Sunday, December 11, 2005

I Really Can’t Stay
Baby It’s Cold Outside
The Answer Is No
Baby You’ll Freeze Out There

The day I caught my husband in a lie, on the phone, asked him if something was going on, if there was someone else, if he was cheating on me, he was too stupid and too slow to lie. He just confessed. Didn’t pause, take a second to think up some non-truth to buy time, to save us. He wasn’t fast enough.

During the first days that followed, I was too stupid to know it was over. I moved to the refrain of ‘we will fix this I will fix this we are married I am committed we will fix this I will fix this i will fix this.’ I filled my trunk with clothes in garbage bags and drove around and around, leaving my closet mostly intact. Waiting for him to call, beg, chase.

But he was busy enjoying the freedom, his requited crush. He told me he needed some time.

I floated around, not telling people, not wanting to say it out loud; I’d forgive him but others wouldn’t. Days passed without him calling, begging, chasing. Without him knowing or caring that I had fallen apart. That I was crying in my sleep, at work, all the time. I waited and he told me I was being impatient. That his only crime was being honest, asking me to give him time, let him think. My problem, he said, was that I always wanted answers right away.

When he asked me to marry him, I said let’s think about this. let’s wait. It’s a big deal. We don’t have to get married. we can wait. we have time. If we get do this we can’t undo it and that’s scary. Let’s be sure.

I stood up in front of people who love me and believed in me and said I do. I beamed while my mom, through tears, read these words:

“…I hope you kiss
like you do today knowing so much
good is said in this primitive tongue

from the wild first surprising ones
to the lower dizzy ten thousand
infinitely slower ones—and I hope

while you stand there in the kitchen
making tea and kissing, the whistle
of the teapot wakes the neighbors.”

Why didn’t I understand, he wanted to know? What don’t I understand? He was sure and then he wasn’t. Give him time.
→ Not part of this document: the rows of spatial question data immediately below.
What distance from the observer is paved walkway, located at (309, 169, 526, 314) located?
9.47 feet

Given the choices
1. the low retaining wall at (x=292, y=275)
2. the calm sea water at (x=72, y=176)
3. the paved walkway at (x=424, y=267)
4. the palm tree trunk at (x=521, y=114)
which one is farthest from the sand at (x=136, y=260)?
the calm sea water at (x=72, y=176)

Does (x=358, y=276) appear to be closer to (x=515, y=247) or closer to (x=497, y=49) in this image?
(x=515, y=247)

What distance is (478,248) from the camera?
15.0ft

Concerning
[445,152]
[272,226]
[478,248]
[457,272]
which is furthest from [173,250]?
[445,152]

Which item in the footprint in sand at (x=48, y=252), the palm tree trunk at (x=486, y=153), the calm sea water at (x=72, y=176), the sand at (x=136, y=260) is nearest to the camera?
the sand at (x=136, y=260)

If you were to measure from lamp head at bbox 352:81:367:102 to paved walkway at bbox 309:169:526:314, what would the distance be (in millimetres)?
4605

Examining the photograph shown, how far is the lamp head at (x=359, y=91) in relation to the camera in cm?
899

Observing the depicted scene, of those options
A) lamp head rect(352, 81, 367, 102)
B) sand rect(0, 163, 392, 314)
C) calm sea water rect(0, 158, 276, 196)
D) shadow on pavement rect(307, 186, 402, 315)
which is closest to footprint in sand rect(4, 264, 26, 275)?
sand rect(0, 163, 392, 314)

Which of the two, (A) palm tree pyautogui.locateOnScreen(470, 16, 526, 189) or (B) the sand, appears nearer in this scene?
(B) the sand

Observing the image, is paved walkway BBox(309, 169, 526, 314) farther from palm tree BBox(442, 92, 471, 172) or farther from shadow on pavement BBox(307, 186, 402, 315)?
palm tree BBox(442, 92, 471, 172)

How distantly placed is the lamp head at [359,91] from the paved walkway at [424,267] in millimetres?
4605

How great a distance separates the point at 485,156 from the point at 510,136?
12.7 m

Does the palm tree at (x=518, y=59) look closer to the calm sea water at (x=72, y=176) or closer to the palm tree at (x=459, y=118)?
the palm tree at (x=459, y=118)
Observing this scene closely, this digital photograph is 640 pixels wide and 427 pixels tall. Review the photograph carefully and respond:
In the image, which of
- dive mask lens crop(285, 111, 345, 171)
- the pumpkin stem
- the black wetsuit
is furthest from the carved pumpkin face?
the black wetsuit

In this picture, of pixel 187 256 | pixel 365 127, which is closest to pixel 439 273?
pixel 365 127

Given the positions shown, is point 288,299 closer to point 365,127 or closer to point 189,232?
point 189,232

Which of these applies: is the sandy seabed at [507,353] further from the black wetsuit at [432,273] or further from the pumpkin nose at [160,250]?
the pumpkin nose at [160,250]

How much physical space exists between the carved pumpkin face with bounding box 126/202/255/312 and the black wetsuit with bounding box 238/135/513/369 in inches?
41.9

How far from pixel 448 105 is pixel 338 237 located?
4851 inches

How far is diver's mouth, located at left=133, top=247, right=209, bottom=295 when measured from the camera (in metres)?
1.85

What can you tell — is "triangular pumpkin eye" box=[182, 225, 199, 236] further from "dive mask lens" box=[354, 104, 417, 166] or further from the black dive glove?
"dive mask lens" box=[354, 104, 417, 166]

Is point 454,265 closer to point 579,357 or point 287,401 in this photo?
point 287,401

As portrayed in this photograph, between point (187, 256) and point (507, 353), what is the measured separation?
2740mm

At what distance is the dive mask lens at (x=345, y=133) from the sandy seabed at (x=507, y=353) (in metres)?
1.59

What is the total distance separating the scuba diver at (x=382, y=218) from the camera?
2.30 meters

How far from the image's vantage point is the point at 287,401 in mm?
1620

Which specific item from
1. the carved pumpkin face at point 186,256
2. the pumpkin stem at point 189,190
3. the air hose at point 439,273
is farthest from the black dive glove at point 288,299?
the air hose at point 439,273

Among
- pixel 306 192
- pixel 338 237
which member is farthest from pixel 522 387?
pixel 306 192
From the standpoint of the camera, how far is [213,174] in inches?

He’s still thinking. Last week, he told a friend how great I’ve been about this whole thing, agreeing to live in limbo while he gets his head on straight. He heard I was planning to have dinner with a mutual friend, a male, and he said he doesn’t like that idea. It should have been cleared, first, with him. I’m supposed to be waiting. he thinks i'm waiting.

He emailed to tell me it’s it’s cold and he hopes my apartment is warm enough. He’s been worried about me driving in the snow, I should be careful not to slide through any stop signs.
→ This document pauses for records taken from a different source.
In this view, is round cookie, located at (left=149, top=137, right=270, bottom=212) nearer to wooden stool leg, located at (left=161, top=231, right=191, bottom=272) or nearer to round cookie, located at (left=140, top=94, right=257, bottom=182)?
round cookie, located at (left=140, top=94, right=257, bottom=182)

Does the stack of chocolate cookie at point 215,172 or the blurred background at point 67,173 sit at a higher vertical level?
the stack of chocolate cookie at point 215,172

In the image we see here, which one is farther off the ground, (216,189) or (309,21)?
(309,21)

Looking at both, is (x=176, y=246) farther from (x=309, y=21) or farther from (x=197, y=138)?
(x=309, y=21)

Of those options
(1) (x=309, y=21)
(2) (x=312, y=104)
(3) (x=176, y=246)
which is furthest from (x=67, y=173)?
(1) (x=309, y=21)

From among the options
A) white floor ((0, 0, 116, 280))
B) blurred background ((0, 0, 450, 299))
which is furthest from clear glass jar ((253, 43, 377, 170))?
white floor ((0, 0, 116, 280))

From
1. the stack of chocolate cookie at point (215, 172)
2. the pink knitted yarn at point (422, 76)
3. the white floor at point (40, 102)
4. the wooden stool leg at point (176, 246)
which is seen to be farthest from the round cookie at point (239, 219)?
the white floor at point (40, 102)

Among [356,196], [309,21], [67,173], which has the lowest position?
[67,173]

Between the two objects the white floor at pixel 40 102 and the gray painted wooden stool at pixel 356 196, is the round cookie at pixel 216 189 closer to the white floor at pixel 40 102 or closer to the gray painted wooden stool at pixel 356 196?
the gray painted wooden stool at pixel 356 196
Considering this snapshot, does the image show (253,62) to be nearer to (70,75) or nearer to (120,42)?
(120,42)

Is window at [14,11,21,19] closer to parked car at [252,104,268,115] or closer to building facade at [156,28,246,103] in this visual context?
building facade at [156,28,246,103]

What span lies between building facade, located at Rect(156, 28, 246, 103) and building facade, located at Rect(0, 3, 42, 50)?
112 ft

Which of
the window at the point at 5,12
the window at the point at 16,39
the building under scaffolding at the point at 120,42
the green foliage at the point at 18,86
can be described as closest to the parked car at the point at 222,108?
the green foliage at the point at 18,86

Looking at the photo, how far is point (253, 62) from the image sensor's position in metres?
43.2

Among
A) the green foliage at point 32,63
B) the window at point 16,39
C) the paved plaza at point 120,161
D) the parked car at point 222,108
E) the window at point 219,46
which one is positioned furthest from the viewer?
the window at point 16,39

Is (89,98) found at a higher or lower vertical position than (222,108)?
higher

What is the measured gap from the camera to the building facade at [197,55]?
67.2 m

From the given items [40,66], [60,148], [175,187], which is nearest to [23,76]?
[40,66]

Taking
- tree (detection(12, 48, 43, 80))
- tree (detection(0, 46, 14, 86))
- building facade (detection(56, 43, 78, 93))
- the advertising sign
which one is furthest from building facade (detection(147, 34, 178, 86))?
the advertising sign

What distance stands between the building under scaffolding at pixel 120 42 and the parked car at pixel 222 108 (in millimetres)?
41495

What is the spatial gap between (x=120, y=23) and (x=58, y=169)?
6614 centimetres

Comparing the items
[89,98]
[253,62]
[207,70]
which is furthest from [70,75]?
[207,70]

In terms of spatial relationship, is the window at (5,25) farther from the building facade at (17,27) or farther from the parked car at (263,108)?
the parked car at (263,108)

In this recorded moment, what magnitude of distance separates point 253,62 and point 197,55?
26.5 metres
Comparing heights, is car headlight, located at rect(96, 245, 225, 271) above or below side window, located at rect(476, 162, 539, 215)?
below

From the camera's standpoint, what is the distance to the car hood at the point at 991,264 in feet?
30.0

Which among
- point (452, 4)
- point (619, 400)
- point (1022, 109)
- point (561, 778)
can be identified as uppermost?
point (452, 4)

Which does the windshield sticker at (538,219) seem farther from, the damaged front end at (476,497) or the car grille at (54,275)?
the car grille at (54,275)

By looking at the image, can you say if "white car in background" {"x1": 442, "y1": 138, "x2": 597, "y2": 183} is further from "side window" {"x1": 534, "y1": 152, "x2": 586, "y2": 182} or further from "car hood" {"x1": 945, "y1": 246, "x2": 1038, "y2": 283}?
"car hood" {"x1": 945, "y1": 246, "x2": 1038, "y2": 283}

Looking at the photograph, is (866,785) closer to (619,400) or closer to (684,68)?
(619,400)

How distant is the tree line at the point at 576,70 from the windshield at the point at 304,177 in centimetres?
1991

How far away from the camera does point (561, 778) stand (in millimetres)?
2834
Stay warm and be careful driving out there are things you say to strangers in the elevator. Conversations to fill air time on the news. They are not things you say to your wife, who you are supposed to wake up next to. Watch the snow with, out the window, from under the covers. Drink hot chocolate with and stay inside with. You are supposed to tell her to drive carefully in a way that’s different from the way you say it to everyone else.